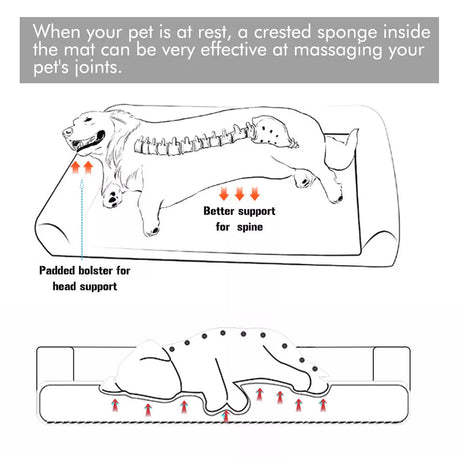 When your pet is at rest, a crested sponge inside the mat can be very effective at massaging your pet's joints.

Better support for spine

Padded bolster for head support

■ **WHAT IS REQUIRED**: Every line of the data should be transcribed exactly. Omit the images.

■ **COMPLETED TASK**:
 When your pet is at rest, a crested sponge inside the mat can be very effective at massaging your pet's joints.

Better support for spine

Padded bolster for head support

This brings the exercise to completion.